For the operator L(z) = -i[STRIKE]h[/STRIKE][d/d(phi)]

phi = azimuthal angle

1) write the general form of the eigenfunctions and the eigenvalues.
2) a particle has azimuthal wave function PHI = A*cos(phi)
what are the possible results of a measurement of the observable L(z) and what is the probability of each.

this is a past paper qu im doing for revision
i think 1) is = A*R(r)*sin(theta)exp[i*phi] and the eigenvalue is [STRIKE]h[/STRIKE]

2. Apr 10, 2010

### gabbagabbahey

That's certainly an eigenfunction, but it isn't the most general form.

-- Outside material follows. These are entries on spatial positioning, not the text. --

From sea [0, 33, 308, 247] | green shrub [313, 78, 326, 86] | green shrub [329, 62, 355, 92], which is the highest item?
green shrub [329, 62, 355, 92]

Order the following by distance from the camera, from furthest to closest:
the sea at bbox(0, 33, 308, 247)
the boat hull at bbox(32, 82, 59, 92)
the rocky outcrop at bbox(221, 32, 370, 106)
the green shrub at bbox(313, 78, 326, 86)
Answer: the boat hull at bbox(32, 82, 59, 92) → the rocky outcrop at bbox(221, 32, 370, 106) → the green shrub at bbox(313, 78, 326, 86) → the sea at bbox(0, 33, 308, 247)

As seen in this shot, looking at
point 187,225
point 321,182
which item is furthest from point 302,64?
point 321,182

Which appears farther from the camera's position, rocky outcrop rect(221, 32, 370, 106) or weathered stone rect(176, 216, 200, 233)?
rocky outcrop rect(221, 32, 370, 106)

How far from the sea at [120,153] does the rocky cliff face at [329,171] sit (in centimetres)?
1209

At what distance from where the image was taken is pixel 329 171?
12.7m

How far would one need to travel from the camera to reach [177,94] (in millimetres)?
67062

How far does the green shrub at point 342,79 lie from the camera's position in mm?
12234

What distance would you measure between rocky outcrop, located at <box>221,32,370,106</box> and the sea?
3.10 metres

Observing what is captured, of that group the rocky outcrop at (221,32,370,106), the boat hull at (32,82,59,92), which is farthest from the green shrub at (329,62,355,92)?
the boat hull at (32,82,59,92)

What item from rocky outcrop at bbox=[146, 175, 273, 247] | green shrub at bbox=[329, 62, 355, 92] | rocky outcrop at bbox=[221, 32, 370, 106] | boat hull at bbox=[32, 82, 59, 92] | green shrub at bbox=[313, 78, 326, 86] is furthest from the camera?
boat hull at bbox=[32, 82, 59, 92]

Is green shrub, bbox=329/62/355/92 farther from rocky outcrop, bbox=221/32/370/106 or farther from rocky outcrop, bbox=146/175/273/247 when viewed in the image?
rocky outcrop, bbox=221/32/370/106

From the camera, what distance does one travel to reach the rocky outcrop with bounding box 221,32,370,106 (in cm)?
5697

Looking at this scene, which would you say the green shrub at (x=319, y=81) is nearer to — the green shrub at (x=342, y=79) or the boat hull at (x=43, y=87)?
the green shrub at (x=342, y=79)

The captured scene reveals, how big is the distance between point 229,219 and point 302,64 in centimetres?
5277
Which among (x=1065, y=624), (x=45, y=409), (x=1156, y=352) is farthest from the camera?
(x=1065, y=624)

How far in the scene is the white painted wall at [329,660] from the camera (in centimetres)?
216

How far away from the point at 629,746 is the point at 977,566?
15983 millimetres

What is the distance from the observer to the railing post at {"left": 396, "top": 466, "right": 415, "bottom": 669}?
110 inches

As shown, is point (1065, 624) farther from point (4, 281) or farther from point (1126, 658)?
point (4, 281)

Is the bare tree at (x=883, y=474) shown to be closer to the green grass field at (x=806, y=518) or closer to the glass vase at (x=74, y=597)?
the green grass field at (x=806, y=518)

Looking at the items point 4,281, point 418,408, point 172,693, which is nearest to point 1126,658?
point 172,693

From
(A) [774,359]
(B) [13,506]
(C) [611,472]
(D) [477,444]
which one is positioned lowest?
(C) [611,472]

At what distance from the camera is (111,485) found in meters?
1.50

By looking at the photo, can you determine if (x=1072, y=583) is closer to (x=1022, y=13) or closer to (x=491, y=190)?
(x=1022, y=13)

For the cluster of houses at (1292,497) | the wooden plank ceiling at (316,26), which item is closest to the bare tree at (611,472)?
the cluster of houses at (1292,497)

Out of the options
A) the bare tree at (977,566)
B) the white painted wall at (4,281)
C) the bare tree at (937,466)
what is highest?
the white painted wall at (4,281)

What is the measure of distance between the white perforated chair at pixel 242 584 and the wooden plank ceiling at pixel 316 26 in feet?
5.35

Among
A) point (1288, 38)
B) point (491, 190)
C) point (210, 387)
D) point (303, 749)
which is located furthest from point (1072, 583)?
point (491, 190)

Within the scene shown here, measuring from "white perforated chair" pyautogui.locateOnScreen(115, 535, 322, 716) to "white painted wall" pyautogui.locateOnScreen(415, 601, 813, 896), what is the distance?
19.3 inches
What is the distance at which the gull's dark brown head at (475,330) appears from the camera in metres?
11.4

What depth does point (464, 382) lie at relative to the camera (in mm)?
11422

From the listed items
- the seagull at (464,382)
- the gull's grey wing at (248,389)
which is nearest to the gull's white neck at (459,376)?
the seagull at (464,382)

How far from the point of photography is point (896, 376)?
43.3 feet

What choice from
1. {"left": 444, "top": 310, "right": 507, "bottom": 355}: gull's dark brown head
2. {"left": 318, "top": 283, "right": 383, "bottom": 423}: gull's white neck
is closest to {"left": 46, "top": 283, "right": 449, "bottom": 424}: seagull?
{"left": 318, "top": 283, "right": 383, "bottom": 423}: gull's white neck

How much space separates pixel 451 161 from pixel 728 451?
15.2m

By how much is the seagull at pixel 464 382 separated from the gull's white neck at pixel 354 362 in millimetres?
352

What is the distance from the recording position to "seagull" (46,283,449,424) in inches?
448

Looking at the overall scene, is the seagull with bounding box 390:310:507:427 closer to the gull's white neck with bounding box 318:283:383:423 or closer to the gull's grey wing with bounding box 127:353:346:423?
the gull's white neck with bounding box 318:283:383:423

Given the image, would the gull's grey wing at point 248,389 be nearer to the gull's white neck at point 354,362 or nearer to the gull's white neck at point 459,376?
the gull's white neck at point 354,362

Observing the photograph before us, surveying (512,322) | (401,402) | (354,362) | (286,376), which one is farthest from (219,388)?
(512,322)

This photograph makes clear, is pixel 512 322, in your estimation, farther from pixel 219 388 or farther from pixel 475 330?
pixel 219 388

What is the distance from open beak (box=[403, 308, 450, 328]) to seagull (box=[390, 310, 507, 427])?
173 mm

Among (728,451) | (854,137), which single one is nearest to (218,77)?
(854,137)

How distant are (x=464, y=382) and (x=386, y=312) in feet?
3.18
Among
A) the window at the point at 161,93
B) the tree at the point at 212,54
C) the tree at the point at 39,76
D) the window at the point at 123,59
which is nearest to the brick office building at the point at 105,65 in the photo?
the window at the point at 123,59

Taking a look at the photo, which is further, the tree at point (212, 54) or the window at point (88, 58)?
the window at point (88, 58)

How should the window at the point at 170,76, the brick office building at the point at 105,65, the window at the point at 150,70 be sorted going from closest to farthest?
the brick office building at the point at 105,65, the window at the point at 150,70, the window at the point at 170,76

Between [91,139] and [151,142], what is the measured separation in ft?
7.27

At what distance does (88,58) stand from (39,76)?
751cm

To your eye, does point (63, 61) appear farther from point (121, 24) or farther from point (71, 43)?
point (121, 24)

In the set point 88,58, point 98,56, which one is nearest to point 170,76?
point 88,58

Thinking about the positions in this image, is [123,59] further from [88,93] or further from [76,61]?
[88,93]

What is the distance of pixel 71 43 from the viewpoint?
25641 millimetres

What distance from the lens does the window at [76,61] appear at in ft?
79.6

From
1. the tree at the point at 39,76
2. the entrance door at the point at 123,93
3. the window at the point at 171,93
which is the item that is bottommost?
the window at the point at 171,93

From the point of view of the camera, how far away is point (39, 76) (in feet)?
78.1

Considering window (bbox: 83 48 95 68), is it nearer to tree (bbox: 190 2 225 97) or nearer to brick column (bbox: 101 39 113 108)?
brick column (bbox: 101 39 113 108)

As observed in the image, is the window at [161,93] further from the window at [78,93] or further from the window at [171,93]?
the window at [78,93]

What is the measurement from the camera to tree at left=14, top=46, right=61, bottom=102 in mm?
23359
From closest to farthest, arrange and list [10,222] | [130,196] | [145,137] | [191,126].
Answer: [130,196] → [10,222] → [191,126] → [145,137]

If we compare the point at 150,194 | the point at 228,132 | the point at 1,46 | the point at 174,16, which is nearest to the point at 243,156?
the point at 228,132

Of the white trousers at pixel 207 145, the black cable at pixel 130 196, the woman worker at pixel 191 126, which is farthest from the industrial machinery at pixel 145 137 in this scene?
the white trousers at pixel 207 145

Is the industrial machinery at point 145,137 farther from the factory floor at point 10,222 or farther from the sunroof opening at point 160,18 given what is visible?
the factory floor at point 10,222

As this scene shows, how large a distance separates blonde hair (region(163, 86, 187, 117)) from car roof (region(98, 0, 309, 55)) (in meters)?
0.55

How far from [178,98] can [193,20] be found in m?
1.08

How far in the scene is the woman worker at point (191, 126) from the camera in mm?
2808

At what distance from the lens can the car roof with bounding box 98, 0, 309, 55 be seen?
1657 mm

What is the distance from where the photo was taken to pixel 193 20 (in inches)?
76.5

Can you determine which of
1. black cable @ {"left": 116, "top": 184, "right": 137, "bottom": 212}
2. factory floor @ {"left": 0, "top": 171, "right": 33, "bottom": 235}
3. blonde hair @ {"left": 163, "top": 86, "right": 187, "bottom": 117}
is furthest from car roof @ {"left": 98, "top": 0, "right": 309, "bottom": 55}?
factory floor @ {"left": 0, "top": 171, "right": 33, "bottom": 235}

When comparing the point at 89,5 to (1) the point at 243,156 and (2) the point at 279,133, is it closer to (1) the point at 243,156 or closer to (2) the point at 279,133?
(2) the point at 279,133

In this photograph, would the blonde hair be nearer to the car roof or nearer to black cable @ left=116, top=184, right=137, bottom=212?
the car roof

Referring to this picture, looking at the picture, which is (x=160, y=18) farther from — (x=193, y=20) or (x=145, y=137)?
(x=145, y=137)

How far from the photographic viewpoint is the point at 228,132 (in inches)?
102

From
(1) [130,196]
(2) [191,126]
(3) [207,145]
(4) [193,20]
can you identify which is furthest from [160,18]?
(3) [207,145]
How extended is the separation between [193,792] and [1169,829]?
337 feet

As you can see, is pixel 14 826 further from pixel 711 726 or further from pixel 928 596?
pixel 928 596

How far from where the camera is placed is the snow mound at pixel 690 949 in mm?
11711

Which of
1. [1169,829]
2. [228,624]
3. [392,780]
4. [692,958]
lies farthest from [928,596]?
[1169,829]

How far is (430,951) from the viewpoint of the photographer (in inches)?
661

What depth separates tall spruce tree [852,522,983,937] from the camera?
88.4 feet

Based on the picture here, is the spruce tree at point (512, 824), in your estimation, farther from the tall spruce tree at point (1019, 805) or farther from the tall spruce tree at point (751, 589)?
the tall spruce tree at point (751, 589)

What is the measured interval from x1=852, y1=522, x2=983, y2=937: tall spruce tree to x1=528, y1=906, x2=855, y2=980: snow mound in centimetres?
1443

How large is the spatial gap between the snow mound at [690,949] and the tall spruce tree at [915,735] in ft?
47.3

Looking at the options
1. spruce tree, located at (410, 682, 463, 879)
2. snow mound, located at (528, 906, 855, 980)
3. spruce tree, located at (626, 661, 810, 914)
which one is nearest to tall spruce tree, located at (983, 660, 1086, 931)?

What is the eigenvalue equation (expanded in the position basis) for the operator $L_z$? What do you get if you assume that the eigenfunctions are separable?

3. Apr 10, 2010

### morphemera

The question only ask for the eigenfunction of the operator L(z)
So you should not write out one hydrogen wavefunction which may count as WRONG answer!

Solve for $$L_{z}\Phi(\phi)=m\Phi(\phi)$$ and you will get the answer. Think about it

4. Apr 10, 2010

### indie452

i still dont really understand what i need to do...
when you say $$L_{z}\Phi(\phi)=m\Phi(\phi)$$ is that you saying m is the eigenvalue? i thought that it was hbar.

im just confused cause we didnt try to find the eigenfunctions in lectures.

5. Apr 10, 2010

### indie452

L(z)$$\Phi$$ = m$$\hbar$$*exp[im$$\phi$$]
-i$$\hbar$$*d/d$$\phi$$*$$\Phi$$ = m$$\hbar$$*exp[im$$\phi$$]

so if $$\phi$$ = Aexp[im$$\phi$$]
normalised A = 1/$$\sqrt{}2\pi$$

Last edited: Apr 10, 2010
6. Apr 10, 2010

### gabbagabbahey

That doesn't prove that $Ae^{im\phi}$ is the only eigenfunction. Assume that the state $\psi(r,\theta,\phi)$ is an eigenfunction of the operator $L_z$. Furthermore, assume that $\psi(r,\theta,\phi)$ is separable (i.e. $\psi(r,\theta,\phi)=f(r)g(\theta)h(\phi)$). Now apply the operator $L_z$ to that eigenfunction and solve the differential equation you get.

7. Apr 10, 2010

### indie452

okay i solved the partial diff. eqn. and got th same value for PHI,

8. Apr 11, 2010

### indie452

does this eigen value answer the question?

9. Apr 11, 2010

### gabbagabbahey

I'm not sure exactly what your final answer is, you haven't posted it.

10. Apr 11, 2010

### indie452

i got the eigen function being

$$\frac{1}{\sqrt{2\pi}}$$eim$$\phi$$

11. Apr 11, 2010

### gabbagabbahey

Then no, that is not the general form of the eigenfunction. Your eigenfunction can also have some radial or polar angle dependence, can it not?